= Yagyadutt Sharma (novelist) =

Yagyadutt Sharma (Hindi: यज्ञदत्त शर्मा; 18 January 1916 – 1993) was a Hindi novelist, writer and poet.

Sharma Ji wrote more than 60 novels, 18 Samiksha Granth, 79 books on literature and two poetic works containing pre-historical, historical, social, national subjects.
His writings are taken as a subject for researchers in many colleges and universities.

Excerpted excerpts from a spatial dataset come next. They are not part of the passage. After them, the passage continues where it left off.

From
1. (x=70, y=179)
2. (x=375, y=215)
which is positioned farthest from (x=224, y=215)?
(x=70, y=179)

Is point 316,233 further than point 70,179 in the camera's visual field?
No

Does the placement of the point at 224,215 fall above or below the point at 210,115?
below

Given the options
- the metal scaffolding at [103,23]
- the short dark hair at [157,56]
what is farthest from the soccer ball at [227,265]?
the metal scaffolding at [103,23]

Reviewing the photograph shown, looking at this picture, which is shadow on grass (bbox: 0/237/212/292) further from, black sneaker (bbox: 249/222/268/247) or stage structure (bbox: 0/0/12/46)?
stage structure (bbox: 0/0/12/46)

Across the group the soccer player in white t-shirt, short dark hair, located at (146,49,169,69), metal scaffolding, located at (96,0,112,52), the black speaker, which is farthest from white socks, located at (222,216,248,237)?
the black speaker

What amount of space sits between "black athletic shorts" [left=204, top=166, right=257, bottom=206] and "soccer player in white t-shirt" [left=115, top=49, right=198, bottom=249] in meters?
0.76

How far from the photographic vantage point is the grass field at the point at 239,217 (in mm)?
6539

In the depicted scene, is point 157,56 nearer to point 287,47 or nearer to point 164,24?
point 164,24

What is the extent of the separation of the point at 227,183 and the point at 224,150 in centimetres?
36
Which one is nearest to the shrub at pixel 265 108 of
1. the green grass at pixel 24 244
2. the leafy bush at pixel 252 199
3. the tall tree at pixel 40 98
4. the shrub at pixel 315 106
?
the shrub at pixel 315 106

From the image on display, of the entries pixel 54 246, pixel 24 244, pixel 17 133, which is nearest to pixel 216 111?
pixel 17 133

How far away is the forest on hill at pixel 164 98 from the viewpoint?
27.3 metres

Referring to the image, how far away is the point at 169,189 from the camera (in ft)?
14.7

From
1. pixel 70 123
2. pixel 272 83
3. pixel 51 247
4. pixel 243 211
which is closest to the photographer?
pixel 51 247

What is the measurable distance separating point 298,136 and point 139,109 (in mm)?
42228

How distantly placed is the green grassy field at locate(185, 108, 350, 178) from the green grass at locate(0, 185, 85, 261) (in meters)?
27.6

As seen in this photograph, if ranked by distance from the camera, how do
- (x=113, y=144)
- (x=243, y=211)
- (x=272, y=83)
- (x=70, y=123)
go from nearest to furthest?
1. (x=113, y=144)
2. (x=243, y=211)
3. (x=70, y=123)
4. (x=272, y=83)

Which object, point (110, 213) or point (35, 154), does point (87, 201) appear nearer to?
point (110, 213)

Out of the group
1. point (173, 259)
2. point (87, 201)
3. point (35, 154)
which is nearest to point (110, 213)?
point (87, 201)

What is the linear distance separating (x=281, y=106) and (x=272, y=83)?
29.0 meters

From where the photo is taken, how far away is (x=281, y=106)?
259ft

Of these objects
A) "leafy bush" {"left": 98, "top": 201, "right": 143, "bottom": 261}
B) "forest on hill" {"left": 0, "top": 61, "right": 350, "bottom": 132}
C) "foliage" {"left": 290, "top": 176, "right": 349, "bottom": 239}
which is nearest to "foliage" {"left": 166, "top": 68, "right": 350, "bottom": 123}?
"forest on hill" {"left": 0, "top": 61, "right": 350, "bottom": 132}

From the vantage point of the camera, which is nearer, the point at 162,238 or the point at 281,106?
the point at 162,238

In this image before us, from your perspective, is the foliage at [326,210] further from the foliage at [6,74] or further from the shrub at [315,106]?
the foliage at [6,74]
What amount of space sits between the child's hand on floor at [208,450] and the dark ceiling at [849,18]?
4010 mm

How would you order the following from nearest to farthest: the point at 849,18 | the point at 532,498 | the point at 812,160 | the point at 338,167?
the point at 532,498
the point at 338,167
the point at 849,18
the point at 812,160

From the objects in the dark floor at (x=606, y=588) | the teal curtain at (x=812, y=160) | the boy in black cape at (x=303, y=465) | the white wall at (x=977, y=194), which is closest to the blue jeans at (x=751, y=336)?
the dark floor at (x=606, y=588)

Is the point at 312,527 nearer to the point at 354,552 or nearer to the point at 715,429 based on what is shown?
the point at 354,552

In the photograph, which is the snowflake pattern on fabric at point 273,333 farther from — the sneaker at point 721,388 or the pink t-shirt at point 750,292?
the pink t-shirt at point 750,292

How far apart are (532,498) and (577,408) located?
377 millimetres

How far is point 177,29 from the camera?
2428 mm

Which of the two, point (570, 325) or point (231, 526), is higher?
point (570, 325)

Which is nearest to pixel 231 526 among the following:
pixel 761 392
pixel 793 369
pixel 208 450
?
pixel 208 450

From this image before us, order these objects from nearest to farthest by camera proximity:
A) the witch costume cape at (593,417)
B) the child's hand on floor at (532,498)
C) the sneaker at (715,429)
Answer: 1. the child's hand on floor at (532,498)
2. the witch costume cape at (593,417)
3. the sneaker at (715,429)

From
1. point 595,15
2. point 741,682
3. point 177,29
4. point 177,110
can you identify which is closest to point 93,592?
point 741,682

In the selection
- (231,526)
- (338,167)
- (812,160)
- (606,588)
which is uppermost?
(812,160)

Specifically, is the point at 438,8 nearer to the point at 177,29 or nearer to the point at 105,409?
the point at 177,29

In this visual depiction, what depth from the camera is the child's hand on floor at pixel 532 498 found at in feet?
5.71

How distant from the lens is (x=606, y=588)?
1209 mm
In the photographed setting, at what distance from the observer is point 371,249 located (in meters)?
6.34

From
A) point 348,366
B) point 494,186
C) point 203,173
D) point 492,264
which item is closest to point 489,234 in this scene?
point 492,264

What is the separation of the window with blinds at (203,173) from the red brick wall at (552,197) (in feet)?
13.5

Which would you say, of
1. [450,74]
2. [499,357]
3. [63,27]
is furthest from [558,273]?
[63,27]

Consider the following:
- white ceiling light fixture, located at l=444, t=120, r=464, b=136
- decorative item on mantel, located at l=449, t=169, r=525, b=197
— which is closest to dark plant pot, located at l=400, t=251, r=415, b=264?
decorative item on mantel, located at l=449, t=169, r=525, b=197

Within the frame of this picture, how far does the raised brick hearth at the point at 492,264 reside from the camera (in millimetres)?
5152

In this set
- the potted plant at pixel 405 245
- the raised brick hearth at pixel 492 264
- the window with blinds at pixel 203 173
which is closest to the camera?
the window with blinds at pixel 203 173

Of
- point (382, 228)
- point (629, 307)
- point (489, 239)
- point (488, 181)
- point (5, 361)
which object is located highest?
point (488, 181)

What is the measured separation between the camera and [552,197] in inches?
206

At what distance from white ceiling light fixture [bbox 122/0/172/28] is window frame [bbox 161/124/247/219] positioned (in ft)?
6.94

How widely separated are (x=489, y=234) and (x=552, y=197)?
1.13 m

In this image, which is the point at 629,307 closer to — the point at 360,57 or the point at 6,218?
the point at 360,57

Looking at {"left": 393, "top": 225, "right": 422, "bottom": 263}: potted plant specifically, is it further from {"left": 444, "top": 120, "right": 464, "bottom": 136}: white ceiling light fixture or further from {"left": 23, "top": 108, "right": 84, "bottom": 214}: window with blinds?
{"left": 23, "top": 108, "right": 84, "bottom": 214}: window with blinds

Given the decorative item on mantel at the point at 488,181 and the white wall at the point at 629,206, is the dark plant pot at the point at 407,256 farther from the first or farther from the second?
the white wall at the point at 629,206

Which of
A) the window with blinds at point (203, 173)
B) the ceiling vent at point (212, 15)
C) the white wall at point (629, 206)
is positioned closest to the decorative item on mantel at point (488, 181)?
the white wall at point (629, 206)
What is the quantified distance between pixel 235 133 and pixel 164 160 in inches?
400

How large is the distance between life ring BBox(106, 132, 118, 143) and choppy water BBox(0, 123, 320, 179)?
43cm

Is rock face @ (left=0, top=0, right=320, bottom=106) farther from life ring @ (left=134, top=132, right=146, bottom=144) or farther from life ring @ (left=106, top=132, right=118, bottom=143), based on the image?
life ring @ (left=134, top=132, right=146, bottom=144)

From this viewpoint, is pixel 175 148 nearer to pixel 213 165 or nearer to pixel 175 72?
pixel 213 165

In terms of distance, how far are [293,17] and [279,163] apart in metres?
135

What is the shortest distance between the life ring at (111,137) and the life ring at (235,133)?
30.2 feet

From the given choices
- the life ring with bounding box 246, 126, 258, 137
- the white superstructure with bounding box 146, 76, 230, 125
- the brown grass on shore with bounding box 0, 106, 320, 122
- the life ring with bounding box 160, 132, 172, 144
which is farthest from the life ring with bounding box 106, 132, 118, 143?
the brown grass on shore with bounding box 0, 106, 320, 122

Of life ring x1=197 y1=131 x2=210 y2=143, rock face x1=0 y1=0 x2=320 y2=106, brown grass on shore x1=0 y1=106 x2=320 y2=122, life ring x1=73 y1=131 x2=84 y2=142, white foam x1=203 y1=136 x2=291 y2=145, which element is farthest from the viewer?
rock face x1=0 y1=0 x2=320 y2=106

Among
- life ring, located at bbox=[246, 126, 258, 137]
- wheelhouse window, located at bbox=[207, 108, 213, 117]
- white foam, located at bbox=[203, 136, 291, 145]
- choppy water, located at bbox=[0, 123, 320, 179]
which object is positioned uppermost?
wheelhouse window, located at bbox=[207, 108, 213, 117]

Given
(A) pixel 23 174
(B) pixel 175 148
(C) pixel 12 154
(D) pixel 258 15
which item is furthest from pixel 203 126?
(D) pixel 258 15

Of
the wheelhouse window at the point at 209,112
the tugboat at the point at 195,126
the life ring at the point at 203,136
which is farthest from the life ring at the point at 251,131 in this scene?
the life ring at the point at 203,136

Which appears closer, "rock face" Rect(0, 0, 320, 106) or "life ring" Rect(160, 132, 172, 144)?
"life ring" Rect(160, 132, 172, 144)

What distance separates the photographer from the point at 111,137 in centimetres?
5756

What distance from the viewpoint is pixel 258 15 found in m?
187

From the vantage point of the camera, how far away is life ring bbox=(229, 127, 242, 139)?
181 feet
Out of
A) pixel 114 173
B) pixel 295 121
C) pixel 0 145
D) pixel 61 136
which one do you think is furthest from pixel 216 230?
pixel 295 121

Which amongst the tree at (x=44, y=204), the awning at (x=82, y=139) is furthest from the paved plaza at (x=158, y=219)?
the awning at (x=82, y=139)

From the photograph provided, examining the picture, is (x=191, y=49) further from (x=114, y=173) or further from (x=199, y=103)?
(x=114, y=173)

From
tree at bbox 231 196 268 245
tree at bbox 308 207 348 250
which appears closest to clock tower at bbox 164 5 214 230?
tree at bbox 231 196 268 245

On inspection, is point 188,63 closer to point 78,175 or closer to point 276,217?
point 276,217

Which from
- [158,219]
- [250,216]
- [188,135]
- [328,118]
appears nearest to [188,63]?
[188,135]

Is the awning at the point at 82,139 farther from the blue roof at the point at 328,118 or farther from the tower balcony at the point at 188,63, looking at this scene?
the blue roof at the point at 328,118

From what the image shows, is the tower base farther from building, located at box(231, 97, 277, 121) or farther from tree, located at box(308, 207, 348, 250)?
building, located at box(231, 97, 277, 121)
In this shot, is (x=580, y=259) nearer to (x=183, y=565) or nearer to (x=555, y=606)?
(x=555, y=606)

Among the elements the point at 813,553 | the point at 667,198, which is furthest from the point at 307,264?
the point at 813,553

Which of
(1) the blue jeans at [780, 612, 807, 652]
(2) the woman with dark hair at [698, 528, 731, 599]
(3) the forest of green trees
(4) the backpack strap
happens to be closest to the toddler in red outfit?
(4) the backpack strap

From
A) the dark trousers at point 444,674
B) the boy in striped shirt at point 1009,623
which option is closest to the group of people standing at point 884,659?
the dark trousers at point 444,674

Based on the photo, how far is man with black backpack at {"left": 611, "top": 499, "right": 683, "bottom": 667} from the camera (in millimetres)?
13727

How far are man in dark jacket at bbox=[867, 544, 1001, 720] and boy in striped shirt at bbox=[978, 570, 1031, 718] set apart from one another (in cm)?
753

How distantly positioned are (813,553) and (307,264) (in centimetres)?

He received the Soviet Land Nehru Award for his work Shilanyas in 1967, by the then Prime Minister of India Mrs. Indira Gandhi

==Personal life and education==
Born in a Brahmin family of Zamindars, in Faridnagar, Uttar Pradesh, he was a post graduate topper in Hindi literature from Allahabad University (1941). He had a love of writing; he shifted to Delhi in 1942 with his patriotic thoughts and non-political writings.

==Awards and honors==
- He was honoured as Chief Literary Advisor of Bharat Sevak Samaj, in 1952 by Chief patron of BSS and prime minister Jawaharlal Nehru
- Awarded Soviet Land Nehru Award for Shilanyas
- UNESCO Award for "Hamari Duniya" non-literary book on children science in 1971.
- Prakashveer Shastri award for Samrat Ashok
- Sahitya Varidhi Award by Uttar Pradesh Government for his contribution in Hindi Literature
- Shilanyas, Taj Mahal, Samrat Ashok, Acharya Chanakya, Dabdaba, Bharat Sevak, Parivaar, Insaan, Nirman Path, Muktipath, Swapna Khil Utha, Chautha Raasta are some of his other award winning works.